> [TASK REQUIREMENTS]:
Beginning with the line that holds "phylum: Chordata", retype the rest of the listing exactly, last line included.

BEGIN RECORD EXCERPTS

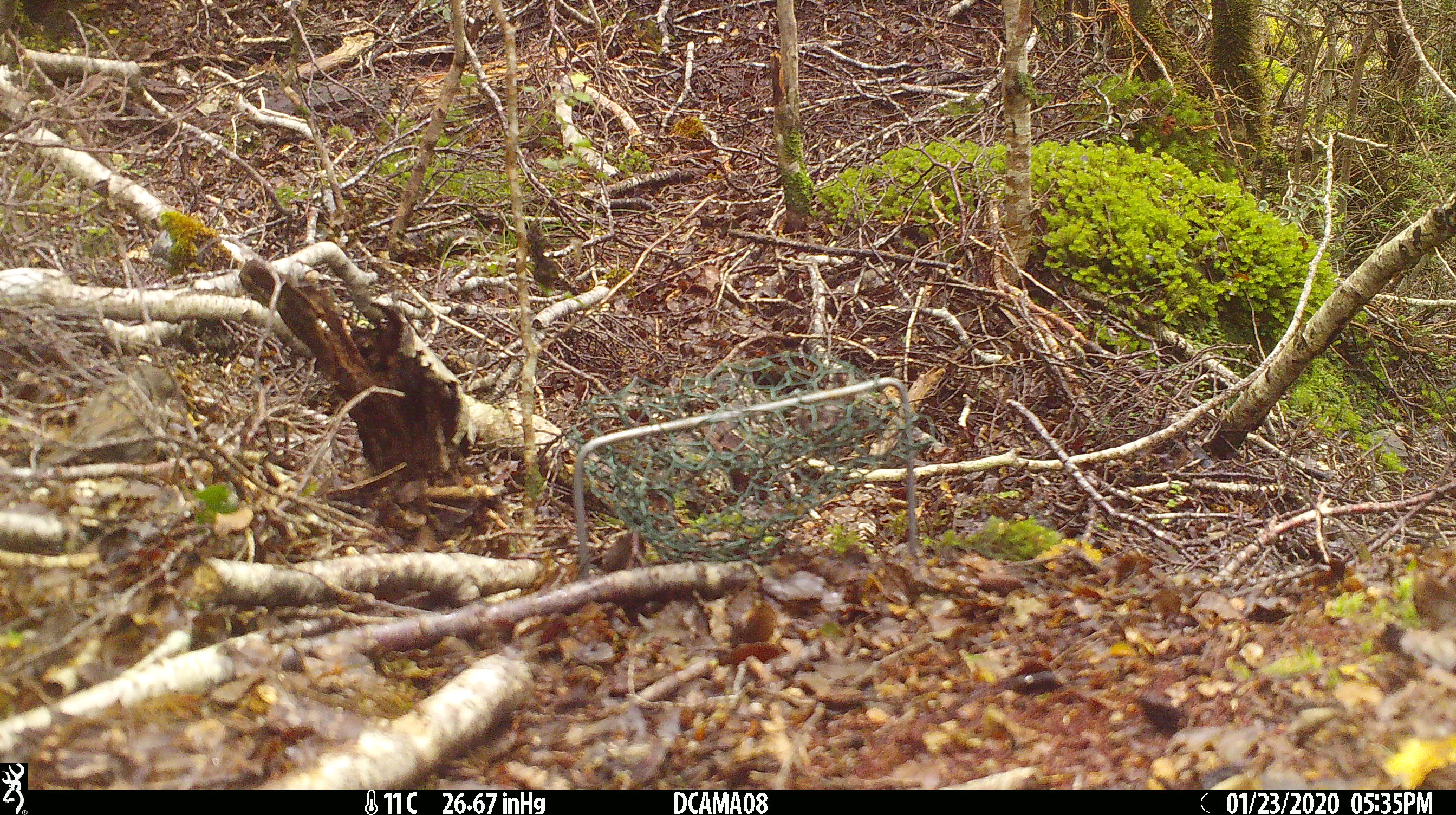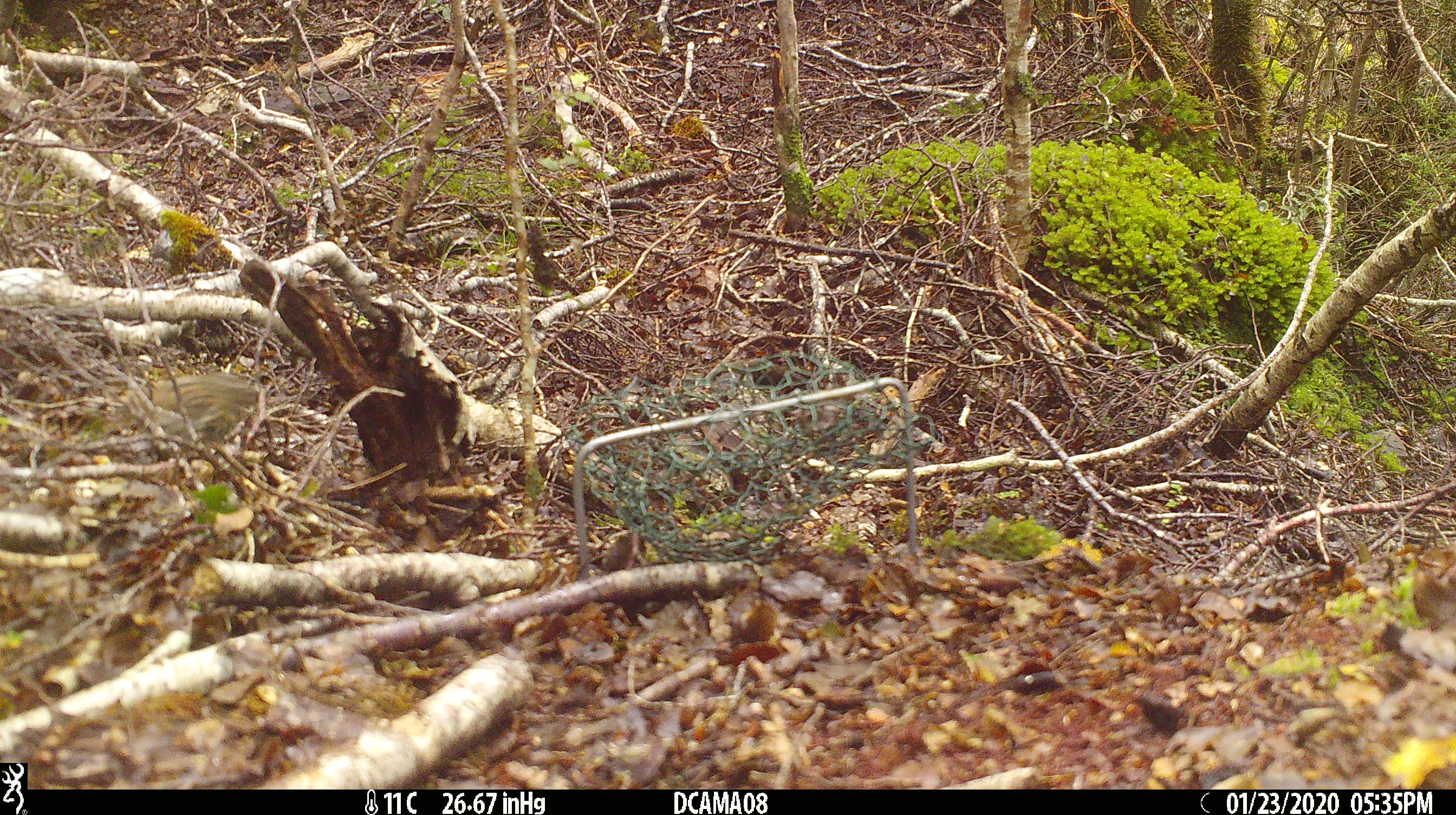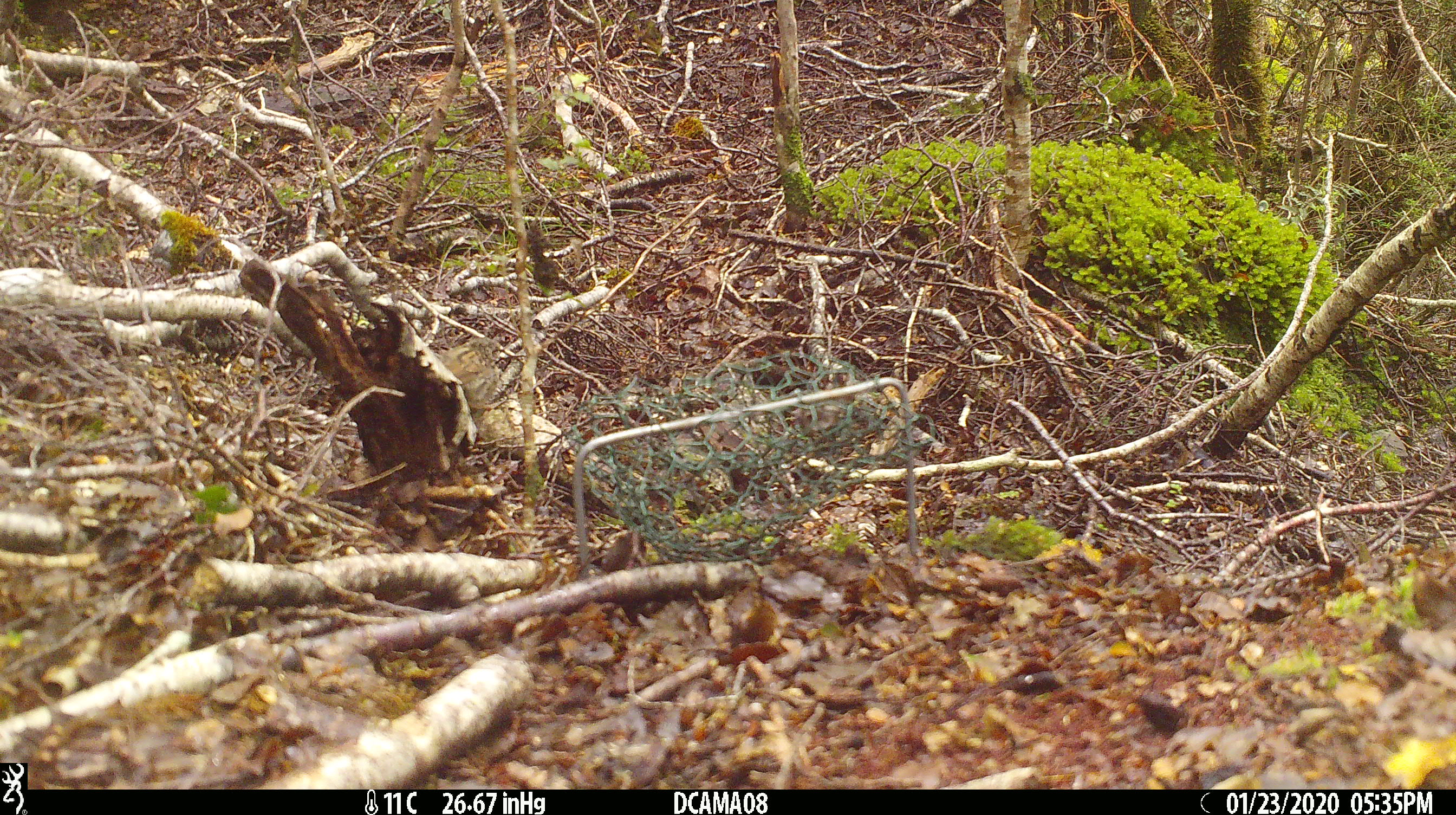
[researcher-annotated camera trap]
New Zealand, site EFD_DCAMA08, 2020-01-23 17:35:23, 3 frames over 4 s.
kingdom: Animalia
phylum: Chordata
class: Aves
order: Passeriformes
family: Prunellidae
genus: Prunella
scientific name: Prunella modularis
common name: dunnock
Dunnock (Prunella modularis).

END RECORD EXCERPTS

> [WRITTEN SOLUTION]:
phylum: Chordata
class: Aves
order: Passeriformes
family: Prunellidae
genus: Prunella
scientific name: Prunella modularis
common name: dunnock
Dunnock (Prunella modularis).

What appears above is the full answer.